Like great actresses of the silent screen, models are often at their most powerful when they remain mute objects of fantasy. The person below the surface is rarely as interesting. But iconic Iman, who left modeling 12 years ago, upsets that common notion.
Known today as a savvy cosmetics entrepreneur, wife of David Bowie, new mother and a Muslim, Iman shows the potential for storytelling from a model's perspective in her first book, "I Am Iman" (Universe Publishing, 2001, $45).
With a few autobiographical chapters and contributions from colleagues such as Donna Karan, Isaac Mizrahi and Isabella Rossellini, the book is rather like Iman: a composite. She offers herself up as a tableau upon which her chosen observers project their interpretations of her in the worlds of fashion, feminism and race. As a model, she often served the same function: She'd pose, and the image-makers created their fantasy fashion scenarios.
The public and the private Iman did battle in writing the book. "I didn't want it to be an autobiography because I feel an autobiography should reveal a lot," the regal Iman said during a Los Angeles stop of her book tour. "I wanted to share but not to reveal my life.'' The final product is a sort of image book that should help sell her makeup line--and the Iman legend.
"At the age of 46, I thought I had a story in me," she said. "There has been a distance between me and the fashion industry. I haven't been a model since 1989. So I could look back objectively."
Her career began nearly 27 years ago when brash photographer Peter Beard spotted the 19-year-old university student on a busy street in Nairobi. In one of fashion's best pickup lines, he said, "I hope you're not going to let all those aesthetics go to waste. Don't you think we should just record some of it on film?" Beard famously concocted a tale, almost laughable today, about how he discovered her, a teen tribeswoman tending 500 cattle and sheep in a Kenyan game preserve. When she arrived in New York in October 1975, Beard secured Iman's promise that she'd play along.
"I've always said that I was an accomplice to the Iman mythology, never a victim," she writes in the book. The truth, and her ability to speak five languages, soon burst the fantasy, but the tale had secured her place in the press. The Somali-born daughter of a diplomat and a nurse midwife became the first African to be widely embraced by American fashion, though African American models such as Beverly Johnson had already made historic inroads.
Iman's book examines her impact on standards of beauty, particularly for black women during the '70s.
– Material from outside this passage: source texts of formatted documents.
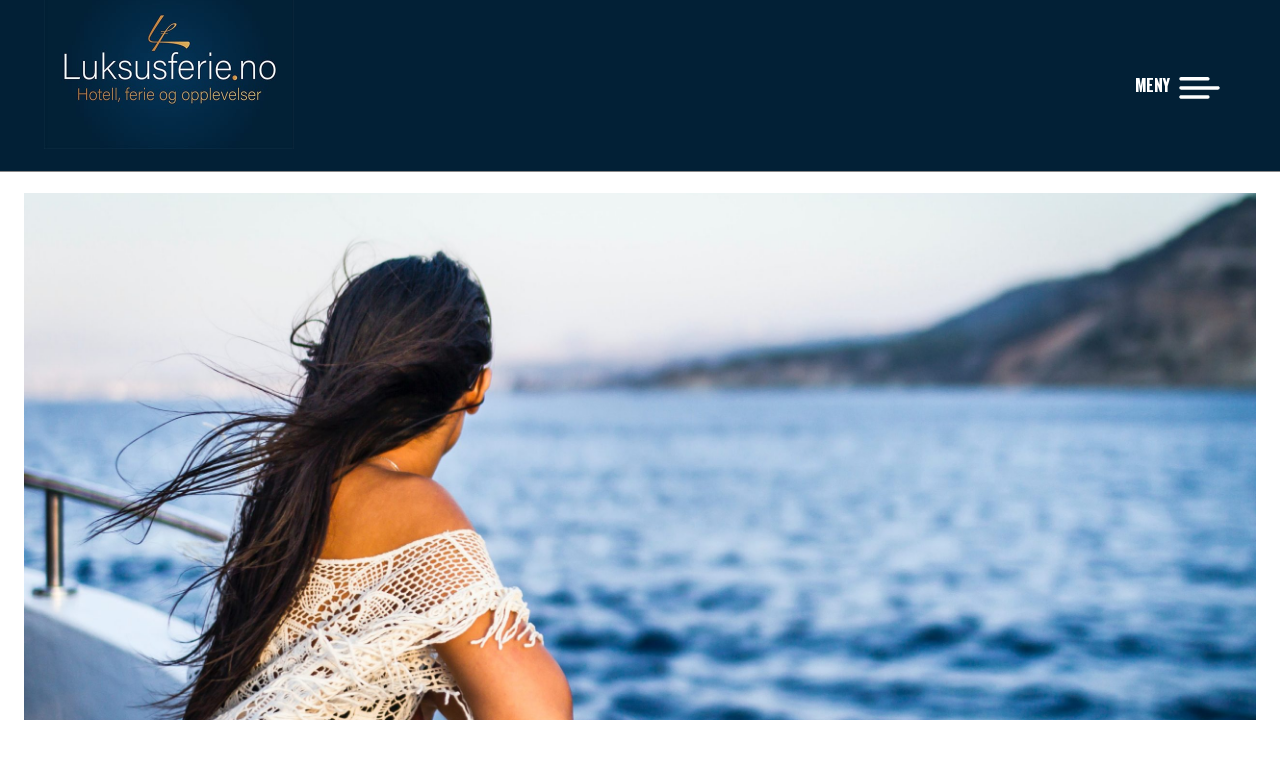

--- FILE ---
content_type: text/html; charset=utf-8
request_url: https://www.google.com/recaptcha/api2/aframe
body_size: 182
content:
<!DOCTYPE HTML><html><head><meta http-equiv="content-type" content="text/html; charset=UTF-8"></head><body><script nonce="vfiqSVYJppyFUT1t3ptXJA">/** Anti-fraud and anti-abuse applications only. See google.com/recaptcha */ try{var clients={'sodar':'https://pagead2.googlesyndication.com/pagead/sodar?'};window.addEventListener("message",function(a){try{if(a.source===window.parent){var b=JSON.parse(a.data);var c=clients[b['id']];if(c){var d=document.createElement('img');d.src=c+b['params']+'&rc='+(localStorage.getItem("rc::a")?sessionStorage.getItem("rc::b"):"");window.document.body.appendChild(d);sessionStorage.setItem("rc::e",parseInt(sessionStorage.getItem("rc::e")||0)+1);localStorage.setItem("rc::h",'1769129956311');}}}catch(b){}});window.parent.postMessage("_grecaptcha_ready", "*");}catch(b){}</script></body></html>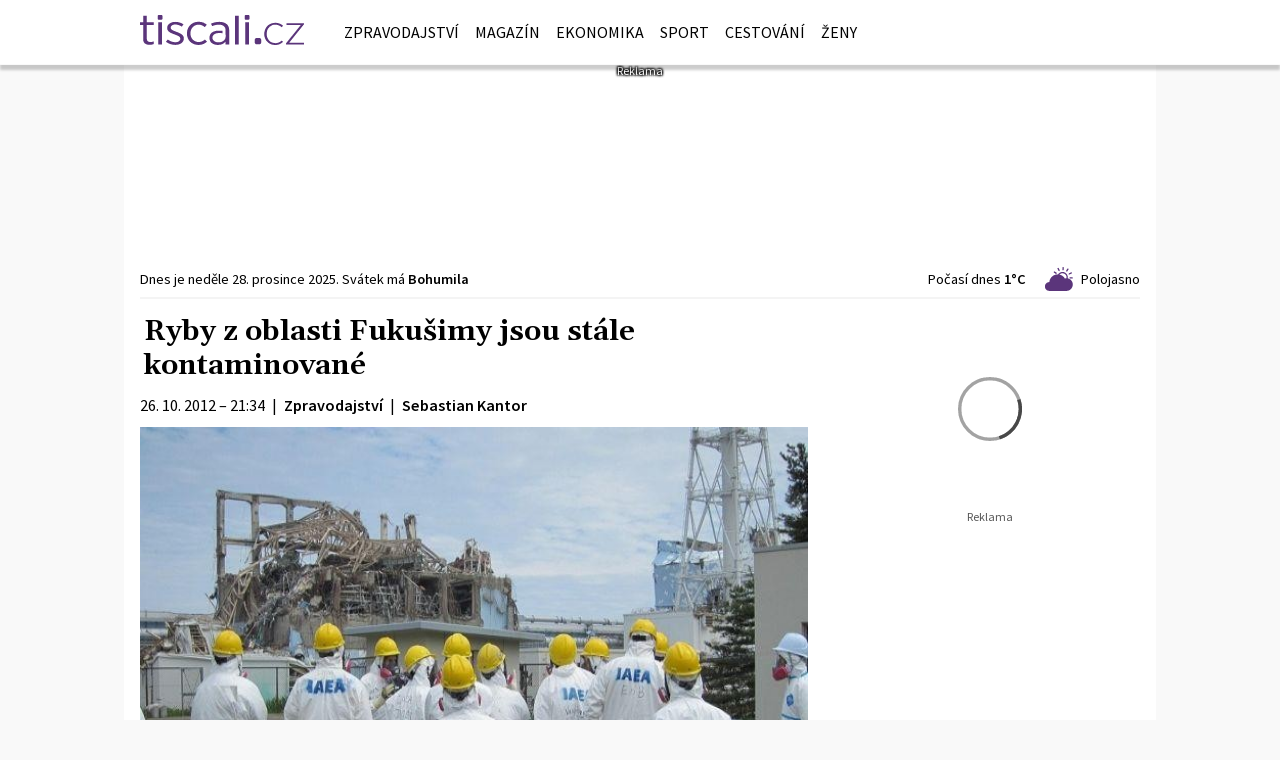

--- FILE ---
content_type: text/html; charset=utf-8
request_url: https://www.google.com/recaptcha/api2/aframe
body_size: 269
content:
<!DOCTYPE HTML><html><head><meta http-equiv="content-type" content="text/html; charset=UTF-8"></head><body><script nonce="kzXqa2-WXdJH41yH0Z4p3A">/** Anti-fraud and anti-abuse applications only. See google.com/recaptcha */ try{var clients={'sodar':'https://pagead2.googlesyndication.com/pagead/sodar?'};window.addEventListener("message",function(a){try{if(a.source===window.parent){var b=JSON.parse(a.data);var c=clients[b['id']];if(c){var d=document.createElement('img');d.src=c+b['params']+'&rc='+(localStorage.getItem("rc::a")?sessionStorage.getItem("rc::b"):"");window.document.body.appendChild(d);sessionStorage.setItem("rc::e",parseInt(sessionStorage.getItem("rc::e")||0)+1);localStorage.setItem("rc::h",'1766939359065');}}}catch(b){}});window.parent.postMessage("_grecaptcha_ready", "*");}catch(b){}</script></body></html>

--- FILE ---
content_type: application/javascript; charset=utf-8
request_url: https://fundingchoicesmessages.google.com/f/AGSKWxVvhb5FCn4dXE8TXb-nrPHtHUBCJ0Hs3Jo9RAbqyzOSKylPcB-rEct1j2CC6tz9noQcj58LGABdGcmMrhzhjRLHHpplbjwAEGOMJ8xqIsRVpygTkcxvkRbCQs-z-iMnNNAYRti6OBu7iJBYa5SUz2hDscZvqDteSqSek0qz_eDyaC9ndTUkpm6eXBGy/_/inlinetextads?/advice-ads._480_60..swf?ad=/adserve.
body_size: -1287
content:
window['cb2ff3f1-7f1b-4f3a-b184-8f37ca79aff8'] = true;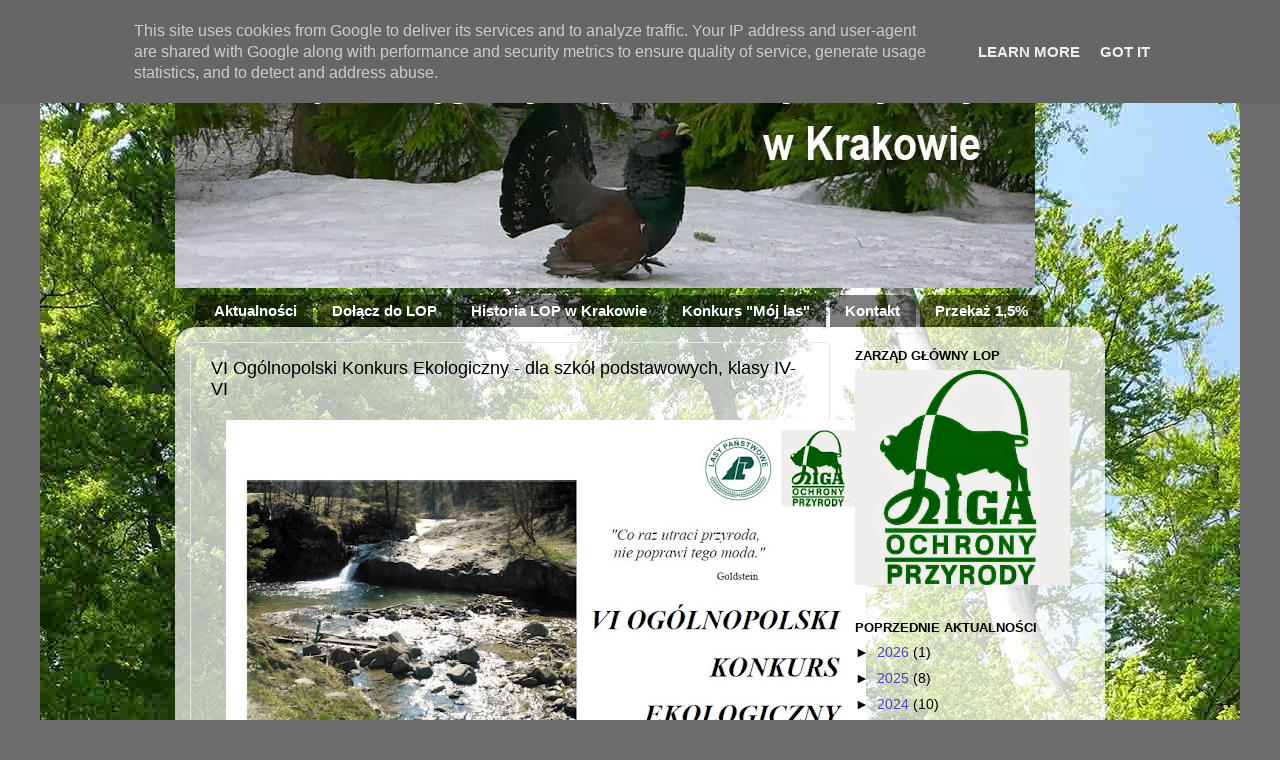

--- FILE ---
content_type: text/html; charset=UTF-8
request_url: http://krakow.lop.org.pl/b/stats?style=BLACK_TRANSPARENT&timeRange=ALL_TIME&token=APq4FmC-2f4TJ7FhifYq22fiXpUV3t-V8gGVzzt89GllrMqr0DG6kP918uGTv0P6NWmljYWptv-KwezoSw2_f4byqW0i_FUpsw
body_size: 265
content:
{"total":198173,"sparklineOptions":{"backgroundColor":{"fillOpacity":0.1,"fill":"#000000"},"series":[{"areaOpacity":0.3,"color":"#202020"}]},"sparklineData":[[0,44],[1,32],[2,33],[3,44],[4,17],[5,48],[6,72],[7,45],[8,16],[9,12],[10,23],[11,35],[12,23],[13,76],[14,71],[15,73],[16,62],[17,43],[18,52],[19,65],[20,45],[21,37],[22,37],[23,32],[24,70],[25,55],[26,87],[27,95],[28,86],[29,79]],"nextTickMs":720000}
Feminist critic bell hooks wrote that Iman possessed the same characteristics of beauty that the white world treasured--naturally straight hair, a tall, thin frame, an aquiline nose, angular cheekbones and a perfect complexion.
Iman often insists that her looks are merely and typically Somalian. She is lithe, long, lovely, but narrow at the shoulders and roundly feminine at the hips, the opposite of America's athletic standard for models. Still, her looks sparked criticism among some African Americans, who were critical that home-grown beauties had been overlooked in favor of an "exotic" African. In 1976, Marcia Ann Gillespie, then the editor in chief of Essence, stingingly wrote in her column that Iman " ... looks like a white woman dipped in chocolate."
Though the young Somalian girl had to be smart and strong enough to weather the attention, negative and positive, "it was her type of style, her look that made her be well accepted by the white press, white photographers," said longtime friend Bethann Hardison, a manager and model agent in New York. "It wasn't something she did special. The fact that they liked her beauty inspired them."
Those inspirations often led to stereotypical depictions of Iman as an African goddess. She gracefully played the role, and once even while a live monkey crawled around her body during a Thierry Mugler show. Photos of that moment and many others are some of the book's 200 images.
One longs, however, for details about remarkable fashion moments that she witnessed as the muse of Yves Saint Laurent, Issey Miyake and Calvin Klein. But writing made her intensely uncomfortable. "I edited myself so many times," she said. "I didn't have a strong voice. I had the intention of talking honestly, but I wasn't writing honestly." This confession comes from a woman who learned to hide.
"I've never been comfortable in front of a camera," she said, adding that she often copes by concentrating on one person. Modeling outrageous fashions actually helped conquer her fears of photos and of crowds. "You are in clothes that have nothing, absolutely nothing, to do with your own life. Or anybody else's life," she said. "It's fantasy, so you can hide behind them."